-- Source document start --

Tomorrow Ethiopians will head to the polling stations to cast their ballot. This is the first step towards democracy.
However, the side-shows in a majority of African countries’ electoral processes costs the continent big in terms of development, especially economic development, for at the end of the day when elections have come and gone, people want to live better lives. The dog-eat-dog scenarios we have been witnessing in most countries make us wonder whether the people are still major stakeholders in the governing process, or it is those who want power who matter most.
Why also waste the voters’ time and the countries’ meagre resources, if all that we are going to hear from the losers is that the poll was rigged?
This well-choreographed sing-song of “We are robbed” has become all too familiar in many African countries’ to the extent that we really wonder whether the cry-babies have the people’s interests at heart.
Multi-party democracy has turned into a nightmare for the continent as we witness how burdensome it is with each general election, and how costly and an outright embarrassment for the continent.
Somewhere between fighting for independence, governing and ushering in multi-party democracy, there seems to have been an unwritten rule that another contestant party must not win an election, and every political party that contests has the right to romp to victory!
If they lose, it can never be their fault, but rigging and a host of other nefarious accusations levelled against another political party and the electoral bodies.

-- Source document end --

Requirement A →
List every line in the rows below that contains the word "crown".

-- Material supplied start --

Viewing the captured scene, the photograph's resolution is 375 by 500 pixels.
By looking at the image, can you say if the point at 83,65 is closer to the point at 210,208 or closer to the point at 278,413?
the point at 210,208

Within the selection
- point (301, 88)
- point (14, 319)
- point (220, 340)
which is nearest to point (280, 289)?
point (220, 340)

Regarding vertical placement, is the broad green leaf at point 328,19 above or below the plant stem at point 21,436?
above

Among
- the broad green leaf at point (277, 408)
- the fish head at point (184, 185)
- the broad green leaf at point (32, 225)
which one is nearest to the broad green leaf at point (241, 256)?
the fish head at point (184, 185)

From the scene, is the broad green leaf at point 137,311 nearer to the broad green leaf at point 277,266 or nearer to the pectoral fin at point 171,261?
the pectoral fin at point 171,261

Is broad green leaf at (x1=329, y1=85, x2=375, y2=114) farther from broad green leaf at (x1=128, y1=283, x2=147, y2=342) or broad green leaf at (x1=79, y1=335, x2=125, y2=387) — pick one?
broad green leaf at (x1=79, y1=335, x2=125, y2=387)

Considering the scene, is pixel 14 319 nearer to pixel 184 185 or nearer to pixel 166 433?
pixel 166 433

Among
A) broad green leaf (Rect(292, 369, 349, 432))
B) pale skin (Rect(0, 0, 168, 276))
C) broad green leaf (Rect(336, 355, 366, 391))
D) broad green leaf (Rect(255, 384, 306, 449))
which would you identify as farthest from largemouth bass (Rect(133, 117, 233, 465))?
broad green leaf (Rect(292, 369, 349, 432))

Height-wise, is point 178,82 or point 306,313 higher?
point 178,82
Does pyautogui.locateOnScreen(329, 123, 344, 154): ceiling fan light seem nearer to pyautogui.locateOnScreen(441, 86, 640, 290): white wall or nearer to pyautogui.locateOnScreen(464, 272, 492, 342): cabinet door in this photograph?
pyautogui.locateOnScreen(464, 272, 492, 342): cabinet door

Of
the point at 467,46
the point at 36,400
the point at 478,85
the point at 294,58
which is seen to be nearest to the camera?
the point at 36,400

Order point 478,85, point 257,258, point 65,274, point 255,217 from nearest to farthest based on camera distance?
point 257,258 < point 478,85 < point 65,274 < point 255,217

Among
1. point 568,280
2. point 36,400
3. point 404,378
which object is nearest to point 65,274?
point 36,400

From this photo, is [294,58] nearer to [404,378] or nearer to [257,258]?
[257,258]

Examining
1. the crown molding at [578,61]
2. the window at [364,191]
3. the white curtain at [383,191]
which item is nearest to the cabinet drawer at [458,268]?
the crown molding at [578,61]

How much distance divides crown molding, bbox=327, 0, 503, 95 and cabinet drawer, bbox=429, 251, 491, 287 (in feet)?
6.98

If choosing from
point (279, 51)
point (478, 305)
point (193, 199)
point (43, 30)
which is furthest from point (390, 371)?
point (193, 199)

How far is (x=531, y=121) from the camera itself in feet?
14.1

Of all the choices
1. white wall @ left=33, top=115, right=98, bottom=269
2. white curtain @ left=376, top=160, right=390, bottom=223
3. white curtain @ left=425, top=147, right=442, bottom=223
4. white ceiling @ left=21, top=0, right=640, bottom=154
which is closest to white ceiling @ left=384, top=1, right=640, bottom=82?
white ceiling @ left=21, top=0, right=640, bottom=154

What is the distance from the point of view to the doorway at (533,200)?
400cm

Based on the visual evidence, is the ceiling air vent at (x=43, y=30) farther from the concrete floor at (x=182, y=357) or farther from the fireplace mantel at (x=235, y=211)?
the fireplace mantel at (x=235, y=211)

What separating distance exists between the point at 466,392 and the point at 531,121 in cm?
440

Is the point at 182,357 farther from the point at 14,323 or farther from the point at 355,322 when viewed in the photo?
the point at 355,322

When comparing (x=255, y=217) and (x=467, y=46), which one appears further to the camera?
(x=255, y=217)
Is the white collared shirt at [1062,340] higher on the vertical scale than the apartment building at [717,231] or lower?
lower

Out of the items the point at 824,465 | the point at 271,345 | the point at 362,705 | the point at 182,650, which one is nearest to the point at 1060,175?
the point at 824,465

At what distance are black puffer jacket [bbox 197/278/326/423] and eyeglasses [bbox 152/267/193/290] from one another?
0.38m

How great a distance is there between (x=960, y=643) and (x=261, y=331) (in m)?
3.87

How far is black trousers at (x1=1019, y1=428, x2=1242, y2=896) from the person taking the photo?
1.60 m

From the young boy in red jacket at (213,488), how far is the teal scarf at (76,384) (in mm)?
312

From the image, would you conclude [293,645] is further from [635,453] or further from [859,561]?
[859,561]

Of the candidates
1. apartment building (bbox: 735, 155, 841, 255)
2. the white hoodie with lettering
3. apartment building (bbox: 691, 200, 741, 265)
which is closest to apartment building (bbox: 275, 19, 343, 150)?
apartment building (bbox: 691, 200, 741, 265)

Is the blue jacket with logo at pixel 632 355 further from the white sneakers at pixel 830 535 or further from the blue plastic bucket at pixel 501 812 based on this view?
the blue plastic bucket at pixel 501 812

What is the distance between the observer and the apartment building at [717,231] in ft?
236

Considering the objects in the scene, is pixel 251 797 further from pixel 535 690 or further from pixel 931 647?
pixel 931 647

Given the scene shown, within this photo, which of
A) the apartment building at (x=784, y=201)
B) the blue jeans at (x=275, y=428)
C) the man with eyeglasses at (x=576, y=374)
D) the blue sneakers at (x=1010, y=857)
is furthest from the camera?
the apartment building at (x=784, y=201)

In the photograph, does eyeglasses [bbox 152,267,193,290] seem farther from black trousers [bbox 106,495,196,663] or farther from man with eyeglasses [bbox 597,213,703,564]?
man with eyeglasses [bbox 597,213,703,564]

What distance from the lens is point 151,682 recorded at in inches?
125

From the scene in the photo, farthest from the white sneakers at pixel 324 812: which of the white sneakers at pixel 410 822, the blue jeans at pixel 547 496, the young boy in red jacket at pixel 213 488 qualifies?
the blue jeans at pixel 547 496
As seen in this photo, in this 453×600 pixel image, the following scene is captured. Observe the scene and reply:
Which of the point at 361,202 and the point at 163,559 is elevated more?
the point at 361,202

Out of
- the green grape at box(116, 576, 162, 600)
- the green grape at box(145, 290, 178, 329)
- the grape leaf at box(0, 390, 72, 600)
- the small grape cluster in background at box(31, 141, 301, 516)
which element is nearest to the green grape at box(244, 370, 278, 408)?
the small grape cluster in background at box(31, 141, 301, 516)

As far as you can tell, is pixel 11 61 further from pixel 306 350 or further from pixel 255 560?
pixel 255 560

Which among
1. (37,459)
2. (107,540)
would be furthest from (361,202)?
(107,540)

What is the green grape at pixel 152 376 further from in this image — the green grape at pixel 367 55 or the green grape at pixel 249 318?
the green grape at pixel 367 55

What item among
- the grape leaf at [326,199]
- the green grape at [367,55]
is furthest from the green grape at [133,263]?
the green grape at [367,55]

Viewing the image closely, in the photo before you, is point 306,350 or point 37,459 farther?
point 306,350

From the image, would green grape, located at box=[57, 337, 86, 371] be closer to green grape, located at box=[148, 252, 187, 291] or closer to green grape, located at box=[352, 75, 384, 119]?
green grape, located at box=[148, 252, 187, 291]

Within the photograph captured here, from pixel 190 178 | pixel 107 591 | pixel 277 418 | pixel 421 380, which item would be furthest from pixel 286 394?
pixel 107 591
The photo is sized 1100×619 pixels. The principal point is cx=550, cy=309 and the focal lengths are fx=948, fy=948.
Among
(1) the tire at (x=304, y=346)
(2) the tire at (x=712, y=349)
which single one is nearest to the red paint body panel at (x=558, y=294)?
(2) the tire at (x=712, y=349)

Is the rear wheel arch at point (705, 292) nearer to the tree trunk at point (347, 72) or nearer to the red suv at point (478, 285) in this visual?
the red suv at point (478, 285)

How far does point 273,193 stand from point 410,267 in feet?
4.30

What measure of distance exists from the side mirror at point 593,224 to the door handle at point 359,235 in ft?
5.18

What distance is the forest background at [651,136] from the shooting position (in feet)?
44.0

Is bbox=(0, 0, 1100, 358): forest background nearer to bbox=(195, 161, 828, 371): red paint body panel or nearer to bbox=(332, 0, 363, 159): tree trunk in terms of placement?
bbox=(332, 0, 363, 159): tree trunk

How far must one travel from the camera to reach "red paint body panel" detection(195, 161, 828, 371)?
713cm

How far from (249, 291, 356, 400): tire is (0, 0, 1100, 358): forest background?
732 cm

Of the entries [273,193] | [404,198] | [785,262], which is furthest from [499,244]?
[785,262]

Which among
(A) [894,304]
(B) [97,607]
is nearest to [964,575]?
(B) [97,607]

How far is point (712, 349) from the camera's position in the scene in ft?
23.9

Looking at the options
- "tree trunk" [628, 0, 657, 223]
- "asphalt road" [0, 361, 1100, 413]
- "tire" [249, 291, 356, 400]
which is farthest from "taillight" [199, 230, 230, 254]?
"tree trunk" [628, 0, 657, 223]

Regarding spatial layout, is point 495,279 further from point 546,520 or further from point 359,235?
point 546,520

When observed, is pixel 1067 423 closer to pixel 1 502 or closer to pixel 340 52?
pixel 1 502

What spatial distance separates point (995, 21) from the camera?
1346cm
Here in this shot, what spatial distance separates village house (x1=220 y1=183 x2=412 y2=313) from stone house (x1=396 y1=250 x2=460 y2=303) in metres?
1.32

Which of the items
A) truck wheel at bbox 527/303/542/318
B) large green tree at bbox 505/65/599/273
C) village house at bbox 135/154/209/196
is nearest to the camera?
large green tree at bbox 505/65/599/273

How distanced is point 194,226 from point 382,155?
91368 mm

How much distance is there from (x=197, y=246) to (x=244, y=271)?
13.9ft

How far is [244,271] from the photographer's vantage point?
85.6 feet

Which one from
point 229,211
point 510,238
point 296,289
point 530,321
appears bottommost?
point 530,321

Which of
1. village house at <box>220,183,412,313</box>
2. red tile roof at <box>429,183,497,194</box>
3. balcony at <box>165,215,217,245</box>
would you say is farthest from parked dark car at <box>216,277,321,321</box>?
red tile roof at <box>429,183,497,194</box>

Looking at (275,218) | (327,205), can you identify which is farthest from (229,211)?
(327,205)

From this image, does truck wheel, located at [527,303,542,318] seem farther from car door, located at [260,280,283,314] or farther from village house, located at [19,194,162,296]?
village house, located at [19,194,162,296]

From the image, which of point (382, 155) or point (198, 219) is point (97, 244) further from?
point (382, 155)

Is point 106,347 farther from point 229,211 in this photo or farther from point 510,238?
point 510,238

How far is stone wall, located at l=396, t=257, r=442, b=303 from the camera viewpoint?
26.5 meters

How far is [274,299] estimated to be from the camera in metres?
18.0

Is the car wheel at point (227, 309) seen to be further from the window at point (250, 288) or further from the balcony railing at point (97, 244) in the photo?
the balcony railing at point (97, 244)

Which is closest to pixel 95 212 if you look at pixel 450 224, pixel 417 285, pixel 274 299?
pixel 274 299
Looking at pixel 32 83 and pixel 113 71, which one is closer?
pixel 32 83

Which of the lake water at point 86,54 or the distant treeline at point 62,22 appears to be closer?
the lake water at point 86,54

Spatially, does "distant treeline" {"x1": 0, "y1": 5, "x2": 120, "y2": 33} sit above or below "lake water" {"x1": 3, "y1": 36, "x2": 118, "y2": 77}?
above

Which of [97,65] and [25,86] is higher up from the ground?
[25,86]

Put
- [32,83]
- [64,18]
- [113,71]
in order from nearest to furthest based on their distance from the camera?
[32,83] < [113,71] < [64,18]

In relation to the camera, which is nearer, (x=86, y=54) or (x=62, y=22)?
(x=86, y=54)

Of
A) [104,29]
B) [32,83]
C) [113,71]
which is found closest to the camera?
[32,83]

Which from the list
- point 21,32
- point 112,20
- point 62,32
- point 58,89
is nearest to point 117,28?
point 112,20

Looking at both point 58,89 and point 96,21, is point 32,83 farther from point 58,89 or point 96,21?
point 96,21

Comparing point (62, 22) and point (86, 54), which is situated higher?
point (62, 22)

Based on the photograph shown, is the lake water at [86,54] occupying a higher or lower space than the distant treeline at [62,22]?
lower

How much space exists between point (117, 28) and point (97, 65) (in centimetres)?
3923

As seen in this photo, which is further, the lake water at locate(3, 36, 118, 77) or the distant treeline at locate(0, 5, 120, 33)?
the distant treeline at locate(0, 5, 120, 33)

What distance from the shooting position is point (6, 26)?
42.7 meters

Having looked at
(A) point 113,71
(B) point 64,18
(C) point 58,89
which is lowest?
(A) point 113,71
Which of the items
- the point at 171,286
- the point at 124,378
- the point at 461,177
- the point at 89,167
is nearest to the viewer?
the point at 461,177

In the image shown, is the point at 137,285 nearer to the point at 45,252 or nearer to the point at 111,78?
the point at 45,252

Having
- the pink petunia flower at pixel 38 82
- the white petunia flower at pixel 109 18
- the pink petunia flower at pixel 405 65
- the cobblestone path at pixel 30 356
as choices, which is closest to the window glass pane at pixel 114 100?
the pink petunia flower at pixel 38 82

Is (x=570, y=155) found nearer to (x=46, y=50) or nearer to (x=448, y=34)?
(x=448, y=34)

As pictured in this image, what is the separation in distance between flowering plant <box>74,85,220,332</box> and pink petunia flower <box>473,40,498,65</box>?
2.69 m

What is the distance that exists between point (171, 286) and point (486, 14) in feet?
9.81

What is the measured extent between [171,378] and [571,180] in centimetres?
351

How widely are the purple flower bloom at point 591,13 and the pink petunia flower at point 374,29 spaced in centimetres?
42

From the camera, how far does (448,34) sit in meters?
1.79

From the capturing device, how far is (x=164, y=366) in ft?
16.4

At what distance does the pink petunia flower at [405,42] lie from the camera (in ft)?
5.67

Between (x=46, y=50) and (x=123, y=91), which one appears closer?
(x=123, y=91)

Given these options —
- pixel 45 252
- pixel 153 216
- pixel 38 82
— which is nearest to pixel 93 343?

-- Material supplied end --

Requirement B →
Reproduce word for word the portion of the election editorial above between "Why also waste" and "for the continent.", inclusive.

Full answer A →
1. the crown molding at [578,61]
the crown molding at [578,61]
How much distance divides crown molding, bbox=327, 0, 503, 95 and cabinet drawer, bbox=429, 251, 491, 287 (in feet)?

Full answer B →
Why also waste the voters’ time and the countries’ meagre resources, if all that we are going to hear from the losers is that the poll was rigged?
This well-choreographed sing-song of “We are robbed” has become all too familiar in many African countries’ to the extent that we really wonder whether the cry-babies have the people’s interests at heart.
Multi-party democracy has turned into a nightmare for the continent as we witness how burdensome it is with each general election, and how costly and an outright embarrassment for the continent.